The Race of the Year is approaching. In only eight days, the starting lights at the legendary Le Mans 24 Hours will switch to green at 3 p.m. Tom Kristensen will have the chance for his ninth victory at the world's most important endurance race; while Audi as a brand could win its tenth victory. 

The preparations for the race have been excellent. During the last tests which followed the R18 TDI's racing debut at the 1,000-kilometer race at Spa-Francorchamps the squad at Monza and Le Castellet primarily focused on reliability and on performance to be as consistent as possible. As the acid test for Le Mans, the car had to cover a distance of 6,000 kilometers - about 600 more than it did when it clinched last year's record victory. The R18 TDI mastered this requirement without any problem and while fine-tuning the car the team achieved another perhaps crucially important final step. 

The Audi R18 TDI has got a compact 3.7-liter V6 TDI engine with a mono-VTG turbocharger and full LED headlights. Despite the reduction in power output due to the smaller, highly turbocharged engines prescribed in 2011 the Audi R18 TDI thanks to efficient aerodynamics achieves the same top speed at Le Mans as the predecessor model, the R15 TDI, did. The lap times set on the 13.629-kilometer race track during the test day in early May were already impressive. According to the projections of Audi Sport's engineers the new LMP1 sports car should have made even further steps regarding speed and consistency.

However, Tom Kristensen predicts a close and hard race this year.

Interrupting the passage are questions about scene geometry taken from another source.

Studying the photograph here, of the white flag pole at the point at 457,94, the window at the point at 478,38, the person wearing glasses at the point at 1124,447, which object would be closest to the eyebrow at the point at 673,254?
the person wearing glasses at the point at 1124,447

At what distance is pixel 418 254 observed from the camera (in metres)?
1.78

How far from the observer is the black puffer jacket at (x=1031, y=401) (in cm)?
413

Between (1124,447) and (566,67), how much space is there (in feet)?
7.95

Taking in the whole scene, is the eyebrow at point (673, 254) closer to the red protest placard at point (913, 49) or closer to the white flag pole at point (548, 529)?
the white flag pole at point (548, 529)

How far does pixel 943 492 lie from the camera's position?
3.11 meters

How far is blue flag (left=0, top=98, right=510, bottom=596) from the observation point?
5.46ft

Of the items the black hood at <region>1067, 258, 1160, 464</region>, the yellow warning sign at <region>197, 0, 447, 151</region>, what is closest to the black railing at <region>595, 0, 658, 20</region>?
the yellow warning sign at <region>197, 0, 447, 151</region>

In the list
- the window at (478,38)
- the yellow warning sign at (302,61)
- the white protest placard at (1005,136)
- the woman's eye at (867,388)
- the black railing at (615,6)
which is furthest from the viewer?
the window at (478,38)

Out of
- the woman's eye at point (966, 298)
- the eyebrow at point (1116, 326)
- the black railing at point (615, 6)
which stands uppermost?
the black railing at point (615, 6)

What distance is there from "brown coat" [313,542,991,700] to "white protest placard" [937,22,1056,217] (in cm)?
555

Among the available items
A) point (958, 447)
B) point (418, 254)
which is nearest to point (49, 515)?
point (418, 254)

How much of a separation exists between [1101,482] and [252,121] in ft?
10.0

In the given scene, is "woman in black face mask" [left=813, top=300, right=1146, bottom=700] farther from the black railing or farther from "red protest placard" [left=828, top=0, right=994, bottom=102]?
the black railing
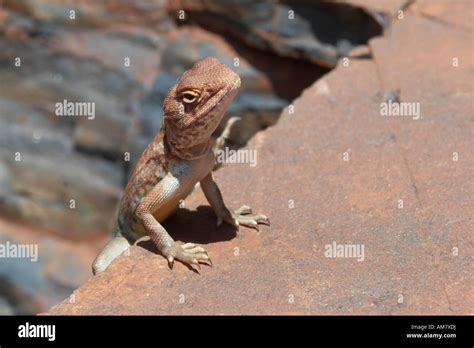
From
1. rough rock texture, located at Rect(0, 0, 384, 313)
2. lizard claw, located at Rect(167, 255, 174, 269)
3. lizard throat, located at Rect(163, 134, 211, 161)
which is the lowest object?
lizard claw, located at Rect(167, 255, 174, 269)

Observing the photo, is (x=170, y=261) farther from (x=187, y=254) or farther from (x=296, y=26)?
(x=296, y=26)

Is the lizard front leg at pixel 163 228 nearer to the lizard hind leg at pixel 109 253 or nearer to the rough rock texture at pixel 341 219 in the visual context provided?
the rough rock texture at pixel 341 219

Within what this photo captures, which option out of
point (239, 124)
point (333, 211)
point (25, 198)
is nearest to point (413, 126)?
point (333, 211)

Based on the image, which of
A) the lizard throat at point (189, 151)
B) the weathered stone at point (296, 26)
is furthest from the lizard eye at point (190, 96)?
the weathered stone at point (296, 26)

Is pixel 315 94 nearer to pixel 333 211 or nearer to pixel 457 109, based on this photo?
pixel 457 109

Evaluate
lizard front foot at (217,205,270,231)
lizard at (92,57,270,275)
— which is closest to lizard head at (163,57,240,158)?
lizard at (92,57,270,275)

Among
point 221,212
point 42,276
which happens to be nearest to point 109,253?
Answer: point 221,212

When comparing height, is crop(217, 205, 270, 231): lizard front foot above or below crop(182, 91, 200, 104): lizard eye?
below

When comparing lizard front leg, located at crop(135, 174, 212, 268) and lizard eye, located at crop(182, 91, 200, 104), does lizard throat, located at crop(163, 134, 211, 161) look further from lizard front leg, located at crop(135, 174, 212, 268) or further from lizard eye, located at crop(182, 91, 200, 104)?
lizard eye, located at crop(182, 91, 200, 104)
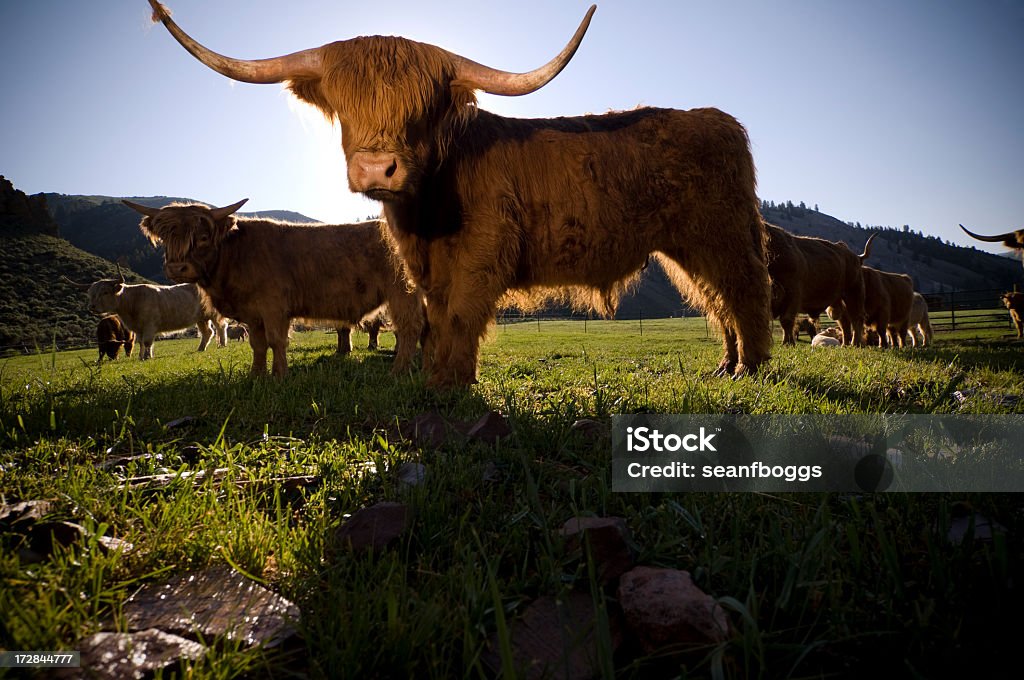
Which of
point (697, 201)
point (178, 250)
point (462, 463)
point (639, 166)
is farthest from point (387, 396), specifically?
point (178, 250)

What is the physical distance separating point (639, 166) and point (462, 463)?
375 centimetres

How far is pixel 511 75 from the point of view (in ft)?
13.1

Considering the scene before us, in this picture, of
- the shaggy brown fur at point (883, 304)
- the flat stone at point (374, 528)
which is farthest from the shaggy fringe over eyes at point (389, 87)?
the shaggy brown fur at point (883, 304)

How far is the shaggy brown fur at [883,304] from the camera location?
15.9m

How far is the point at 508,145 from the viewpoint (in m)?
4.54

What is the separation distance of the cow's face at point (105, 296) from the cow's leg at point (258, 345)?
16237 mm

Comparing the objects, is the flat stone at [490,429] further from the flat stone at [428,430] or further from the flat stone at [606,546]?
the flat stone at [606,546]

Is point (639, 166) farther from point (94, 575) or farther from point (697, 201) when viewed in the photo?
point (94, 575)

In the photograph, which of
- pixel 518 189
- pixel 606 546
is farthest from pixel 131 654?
pixel 518 189

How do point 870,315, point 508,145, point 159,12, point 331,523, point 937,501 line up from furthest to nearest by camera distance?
point 870,315, point 508,145, point 159,12, point 937,501, point 331,523

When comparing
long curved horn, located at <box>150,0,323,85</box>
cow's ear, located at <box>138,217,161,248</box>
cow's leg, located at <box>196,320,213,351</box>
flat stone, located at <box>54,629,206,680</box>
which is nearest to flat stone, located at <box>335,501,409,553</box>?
flat stone, located at <box>54,629,206,680</box>

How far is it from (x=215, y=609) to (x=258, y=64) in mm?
4344

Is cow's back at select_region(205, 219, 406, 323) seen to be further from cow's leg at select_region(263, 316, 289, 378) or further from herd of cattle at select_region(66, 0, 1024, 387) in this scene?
herd of cattle at select_region(66, 0, 1024, 387)

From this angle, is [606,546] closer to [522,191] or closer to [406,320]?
[522,191]
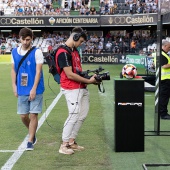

"This time Le Mans will be even more difficult than before for a number of reasons. On the official test day in April the top five cars were within one second of each other, on a lap distance of 13.6 kilometers! I think that the pace of Audi and Peugeot in qualifying and in the race will be very similar. That means that we've got to handle our pit stops in a sure and absolutely precise manner and that we need a good race strategy. Lap times are crucial, but so is the efficient use of fuel and the tires. Since November we've been completing tests that were focused on lap times as well as on durability. On the test day at Le Mans we were first and second and finished our race debut at Spa in third place. We've finished all preparations and are fully concentrating on the race," says Kristensen.